##### DATA SECTION
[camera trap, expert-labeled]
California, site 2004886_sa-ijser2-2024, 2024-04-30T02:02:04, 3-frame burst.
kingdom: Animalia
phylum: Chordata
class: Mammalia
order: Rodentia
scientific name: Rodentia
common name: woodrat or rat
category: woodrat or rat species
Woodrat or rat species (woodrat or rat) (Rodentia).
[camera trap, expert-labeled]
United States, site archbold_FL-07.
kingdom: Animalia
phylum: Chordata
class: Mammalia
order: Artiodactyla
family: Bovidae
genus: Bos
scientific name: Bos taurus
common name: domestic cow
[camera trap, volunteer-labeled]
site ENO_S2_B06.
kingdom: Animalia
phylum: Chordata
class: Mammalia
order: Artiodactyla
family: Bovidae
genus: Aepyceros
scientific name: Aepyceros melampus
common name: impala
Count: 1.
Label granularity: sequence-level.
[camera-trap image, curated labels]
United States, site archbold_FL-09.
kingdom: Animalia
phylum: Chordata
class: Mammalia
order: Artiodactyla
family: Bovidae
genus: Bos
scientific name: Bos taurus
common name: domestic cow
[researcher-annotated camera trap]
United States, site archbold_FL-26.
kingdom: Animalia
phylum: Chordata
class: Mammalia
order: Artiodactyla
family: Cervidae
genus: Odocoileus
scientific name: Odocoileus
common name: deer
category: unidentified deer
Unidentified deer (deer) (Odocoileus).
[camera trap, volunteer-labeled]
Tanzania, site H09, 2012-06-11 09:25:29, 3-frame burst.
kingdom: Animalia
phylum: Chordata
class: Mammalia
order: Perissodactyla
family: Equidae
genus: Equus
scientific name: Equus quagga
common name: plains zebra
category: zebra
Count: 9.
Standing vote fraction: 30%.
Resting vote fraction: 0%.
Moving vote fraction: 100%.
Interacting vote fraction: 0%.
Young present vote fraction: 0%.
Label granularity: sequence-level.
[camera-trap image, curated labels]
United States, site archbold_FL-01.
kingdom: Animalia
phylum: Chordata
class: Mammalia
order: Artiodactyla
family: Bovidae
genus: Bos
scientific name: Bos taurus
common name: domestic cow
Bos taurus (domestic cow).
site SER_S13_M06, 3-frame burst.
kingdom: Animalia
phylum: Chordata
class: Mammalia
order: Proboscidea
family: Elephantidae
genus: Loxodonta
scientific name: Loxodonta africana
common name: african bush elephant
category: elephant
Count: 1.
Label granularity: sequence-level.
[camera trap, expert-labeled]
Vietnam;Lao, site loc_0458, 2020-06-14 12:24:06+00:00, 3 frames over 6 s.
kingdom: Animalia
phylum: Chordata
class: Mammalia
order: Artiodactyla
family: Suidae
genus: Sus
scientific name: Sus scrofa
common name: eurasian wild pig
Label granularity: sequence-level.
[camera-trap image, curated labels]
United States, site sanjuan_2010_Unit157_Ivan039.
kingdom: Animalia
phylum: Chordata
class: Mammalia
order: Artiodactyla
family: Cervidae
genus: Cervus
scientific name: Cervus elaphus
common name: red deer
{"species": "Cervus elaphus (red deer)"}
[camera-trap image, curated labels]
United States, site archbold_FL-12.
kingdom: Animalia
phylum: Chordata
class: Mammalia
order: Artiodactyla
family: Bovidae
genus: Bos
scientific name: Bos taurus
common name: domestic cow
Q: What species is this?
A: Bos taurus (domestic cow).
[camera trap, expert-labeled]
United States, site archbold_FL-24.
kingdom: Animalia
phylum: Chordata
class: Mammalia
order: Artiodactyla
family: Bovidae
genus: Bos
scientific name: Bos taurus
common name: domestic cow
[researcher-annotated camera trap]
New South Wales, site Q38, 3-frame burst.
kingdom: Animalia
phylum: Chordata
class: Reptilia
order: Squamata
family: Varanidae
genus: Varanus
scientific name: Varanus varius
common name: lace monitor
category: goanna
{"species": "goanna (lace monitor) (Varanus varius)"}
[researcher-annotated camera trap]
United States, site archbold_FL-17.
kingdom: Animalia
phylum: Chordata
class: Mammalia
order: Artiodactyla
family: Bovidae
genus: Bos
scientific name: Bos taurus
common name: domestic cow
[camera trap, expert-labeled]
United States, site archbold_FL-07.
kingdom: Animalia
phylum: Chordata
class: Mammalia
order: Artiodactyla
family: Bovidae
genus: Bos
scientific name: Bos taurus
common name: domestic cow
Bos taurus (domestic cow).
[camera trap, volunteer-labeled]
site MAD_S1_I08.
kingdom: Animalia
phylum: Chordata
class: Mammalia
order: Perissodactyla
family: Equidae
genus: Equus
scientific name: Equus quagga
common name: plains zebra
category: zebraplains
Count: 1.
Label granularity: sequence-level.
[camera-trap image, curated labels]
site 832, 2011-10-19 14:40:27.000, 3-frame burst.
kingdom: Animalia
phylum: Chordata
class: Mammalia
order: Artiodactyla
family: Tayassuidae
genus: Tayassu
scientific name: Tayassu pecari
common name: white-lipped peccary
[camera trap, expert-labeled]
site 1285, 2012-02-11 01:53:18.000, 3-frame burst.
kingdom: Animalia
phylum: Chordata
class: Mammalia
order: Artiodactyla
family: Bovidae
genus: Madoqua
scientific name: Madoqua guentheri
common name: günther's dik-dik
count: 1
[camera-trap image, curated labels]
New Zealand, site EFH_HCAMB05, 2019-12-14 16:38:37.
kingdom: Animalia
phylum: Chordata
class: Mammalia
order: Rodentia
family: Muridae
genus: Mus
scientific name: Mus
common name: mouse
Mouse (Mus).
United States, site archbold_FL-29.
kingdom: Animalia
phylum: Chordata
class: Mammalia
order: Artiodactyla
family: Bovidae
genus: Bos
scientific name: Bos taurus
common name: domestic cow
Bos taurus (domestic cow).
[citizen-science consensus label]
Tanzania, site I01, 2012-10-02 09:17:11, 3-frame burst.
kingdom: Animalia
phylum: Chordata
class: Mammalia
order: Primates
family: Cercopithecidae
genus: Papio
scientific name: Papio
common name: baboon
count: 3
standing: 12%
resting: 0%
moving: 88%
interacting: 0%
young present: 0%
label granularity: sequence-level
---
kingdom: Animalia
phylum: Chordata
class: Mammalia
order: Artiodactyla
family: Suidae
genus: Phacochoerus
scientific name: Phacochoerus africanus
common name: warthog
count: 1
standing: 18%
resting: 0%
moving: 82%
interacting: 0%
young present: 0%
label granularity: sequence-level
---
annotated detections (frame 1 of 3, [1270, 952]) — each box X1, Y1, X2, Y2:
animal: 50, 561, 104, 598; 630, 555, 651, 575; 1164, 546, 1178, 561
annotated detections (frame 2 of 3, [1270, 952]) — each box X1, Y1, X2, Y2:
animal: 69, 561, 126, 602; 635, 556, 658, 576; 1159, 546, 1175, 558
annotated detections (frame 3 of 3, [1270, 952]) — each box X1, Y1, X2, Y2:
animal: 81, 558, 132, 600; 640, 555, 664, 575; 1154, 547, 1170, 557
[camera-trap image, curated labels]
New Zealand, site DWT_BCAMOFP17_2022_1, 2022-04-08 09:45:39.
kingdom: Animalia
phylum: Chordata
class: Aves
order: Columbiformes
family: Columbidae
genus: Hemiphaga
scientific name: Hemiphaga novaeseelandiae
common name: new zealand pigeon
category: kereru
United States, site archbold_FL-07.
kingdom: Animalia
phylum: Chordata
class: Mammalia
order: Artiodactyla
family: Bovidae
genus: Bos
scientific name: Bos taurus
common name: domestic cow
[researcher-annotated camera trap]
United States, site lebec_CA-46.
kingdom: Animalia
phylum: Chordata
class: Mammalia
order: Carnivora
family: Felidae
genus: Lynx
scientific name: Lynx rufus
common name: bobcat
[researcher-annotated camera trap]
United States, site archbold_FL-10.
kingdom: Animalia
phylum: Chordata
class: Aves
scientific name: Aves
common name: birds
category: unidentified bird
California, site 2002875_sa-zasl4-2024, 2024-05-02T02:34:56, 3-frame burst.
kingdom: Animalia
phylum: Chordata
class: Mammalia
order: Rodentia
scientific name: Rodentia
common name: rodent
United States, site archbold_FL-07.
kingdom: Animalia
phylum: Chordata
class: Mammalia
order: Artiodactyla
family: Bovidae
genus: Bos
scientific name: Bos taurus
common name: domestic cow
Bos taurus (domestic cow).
##########
ACTIVITY - Would you print exactly and only the lines of the material above that run from the line with "Tanzania, site H09, 2012-06-11" through the line with "Vietnam;Lao, site loc_0458, 2020-06-14", both included?

FINISHED EXERCISE -
Tanzania, site H09, 2012-06-11 09:25:29, 3-frame burst.
kingdom: Animalia
phylum: Chordata
class: Mammalia
order: Perissodactyla
family: Equidae
genus: Equus
scientific name: Equus quagga
common name: plains zebra
category: zebra
Count: 9.
Standing vote fraction: 30%.
Resting vote fraction: 0%.
Moving vote fraction: 100%.
Interacting vote fraction: 0%.
Young present vote fraction: 0%.
Label granularity: sequence-level.
[camera-trap image, curated labels]
United States, site archbold_FL-01.
kingdom: Animalia
phylum: Chordata
class: Mammalia
order: Artiodactyla
family: Bovidae
genus: Bos
scientific name: Bos taurus
common name: domestic cow
Bos taurus (domestic cow).
site SER_S13_M06, 3-frame burst.
kingdom: Animalia
phylum: Chordata
class: Mammalia
order: Proboscidea
family: Elephantidae
genus: Loxodonta
scientific name: Loxodonta africana
common name: african bush elephant
category: elephant
Count: 1.
Label granularity: sequence-level.
[camera trap, expert-labeled]
Vietnam;Lao, site loc_0458, 2020-06-14 12:24:06+00:00, 3 frames over 6 s.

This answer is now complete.